Participants : Dumitru Potop-Butucaru [ EPI Aoste ] , Robert de Simone [ EPI Aoste ] , Yves Sorel [ EPI Aoste ] , Jean-Pierre Talpin.

Current techniques for the compilation of multi-clock synchronous programs often produce implementations that are over-synchronized. In such implementations, all the clocks (activation conditions) are forced to derive from a single base clock to allow a simple, hierarchical code generation. This approach is well-suited when the target is a sequential processor. For distributed implementations, however, it results in unnecessary inter-processor synchronizations with may result in important performance losses.

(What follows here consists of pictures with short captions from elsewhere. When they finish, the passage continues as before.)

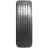 Шина SAILUN Elite 225/60 R-16 V 98, Летняя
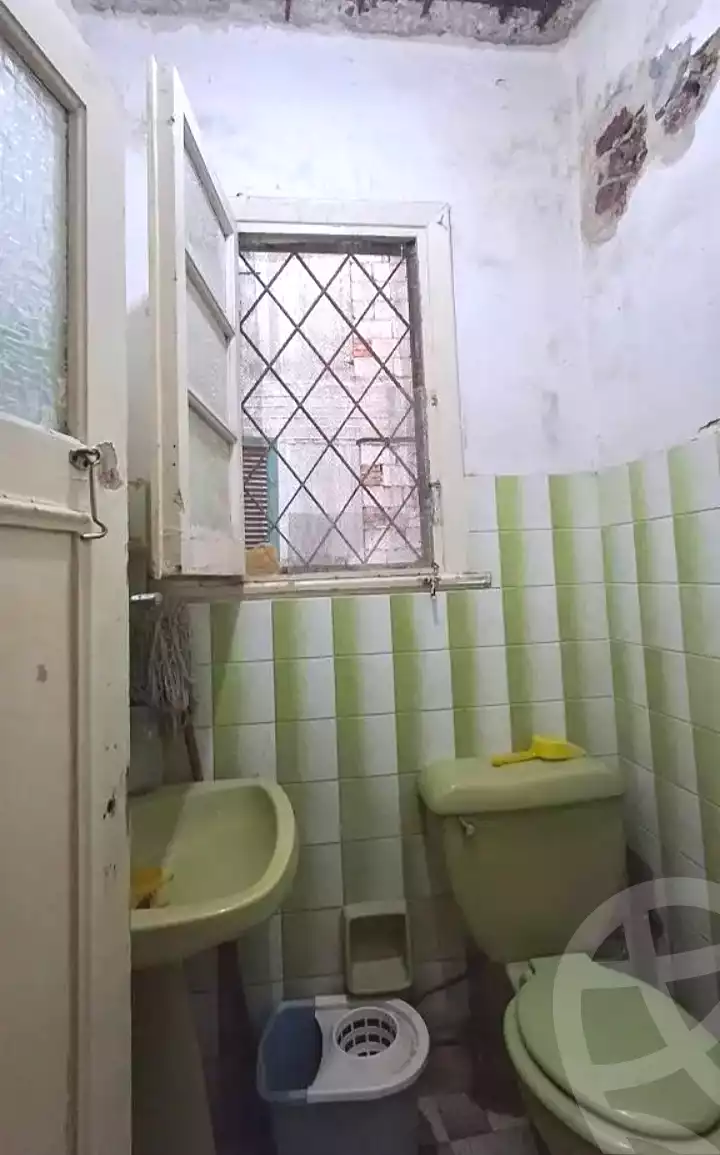 https://aqarmap.com.eg/en/listing/7292154-for-sale-alexandria-miami-street-57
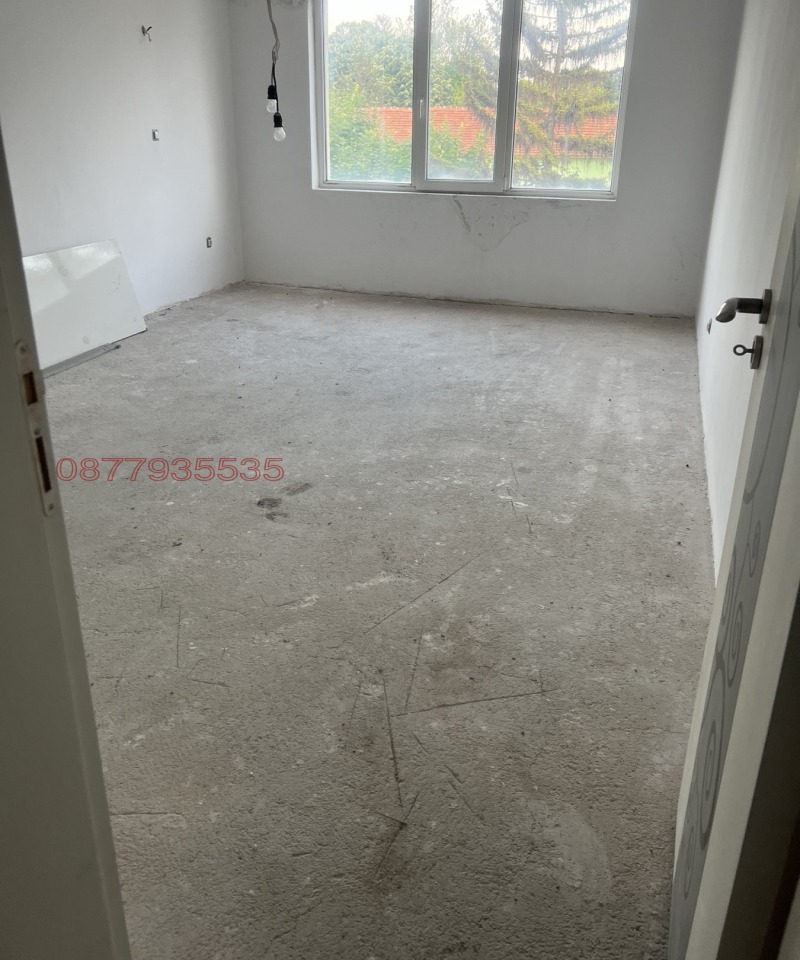 For Sale  Maisonette Pazardzhik , Stavropol , 234 sq.m | 99828044 - image [15]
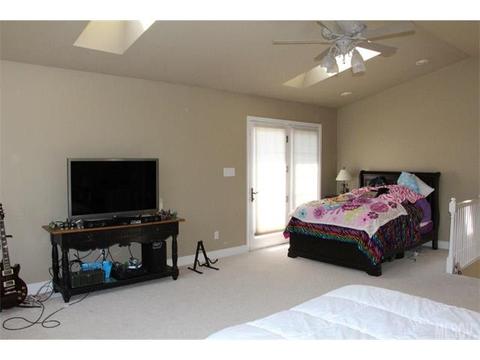 3482 Fredell Dr, Conover, NC 28613 photo 4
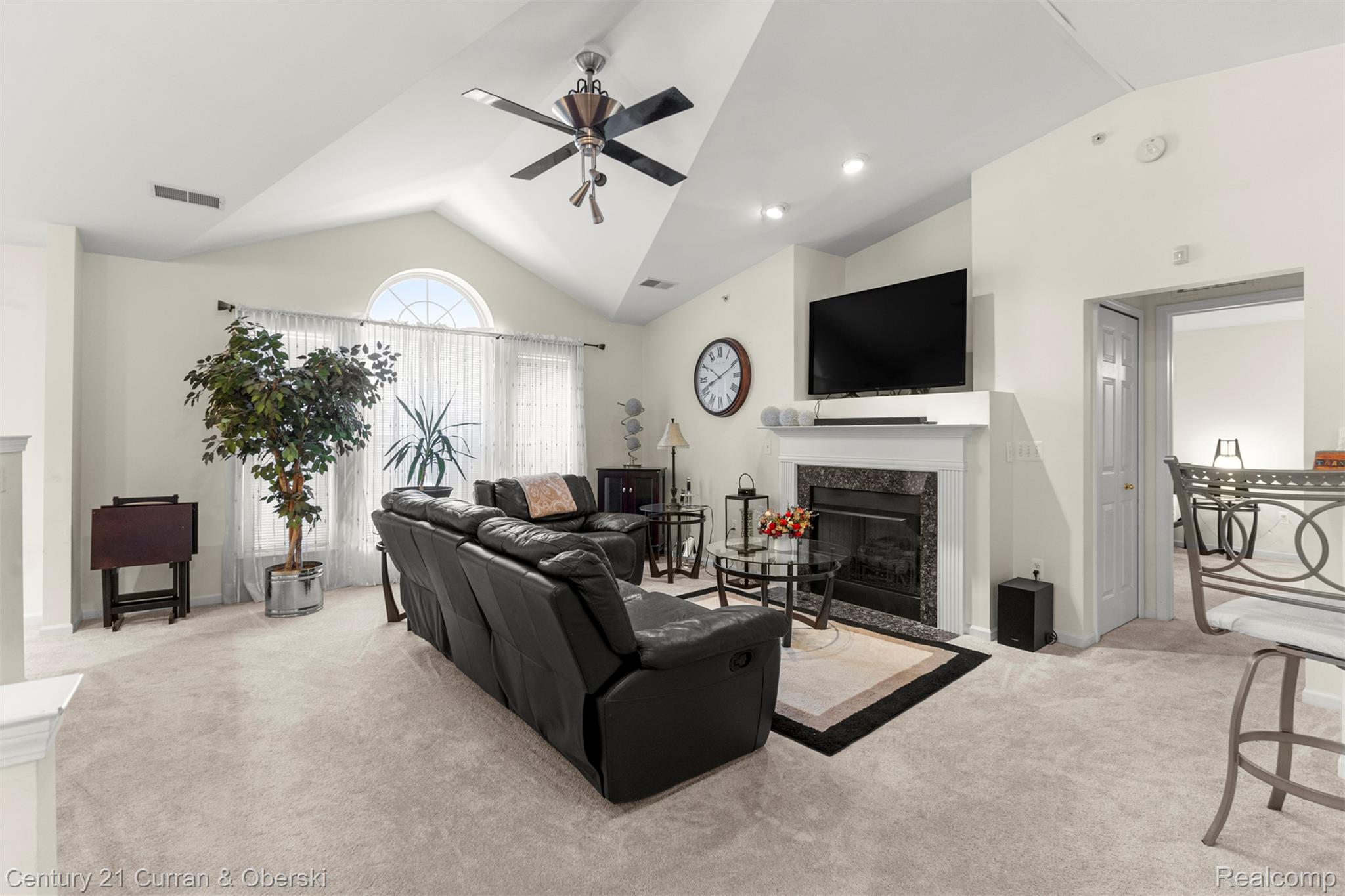 23970 Northstone Village Drive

We proposed this year a general method to characterize and synthesize correctness-preserving, asynchronous wrappers for synchronous processes on a globally asynchronous locally synchronous (GALS) architecture [36] . Our technique is mathematically founded on the theory of weakly endochronous systems, due to Potop, Caillaud, and Benveniste. Weak endochrony gives a compositional sufficient condition establishing that a concurrent synchronous specification exhibits no behavior where information on the absence of an event is needed. Thus, the synchronous specification can safely be executed with identical results in any asynchronous environment (where absence cannot be sensed). Weak endochrony thus gives a latency-insensitivity and scheduling-independence criterion.

We defined the first general method to check weak endochrony on multi-clock synchronous programs.The ethod is based on the construction of so-called generator sets. Generator sets contain minimal synchronization patterns that characterize all possible reactions of a multi-clocked program. These sets are used to check that a specification is indeed weakly endochronous, in which case they can be used to generate the GALS wrapper. In case the specification is not weakly endochronous, the generators can be used to generate intuitive error messages. Thus, we provide an alternative to classical compilation schemes for multi-clock programs, such as the clock hierarchization techniques sed in Signal/Polychrony.

We are currently working on the application of our technique in the compilation of the Signal language, and on the generation of simpler communication protocols in the SynDEx tool.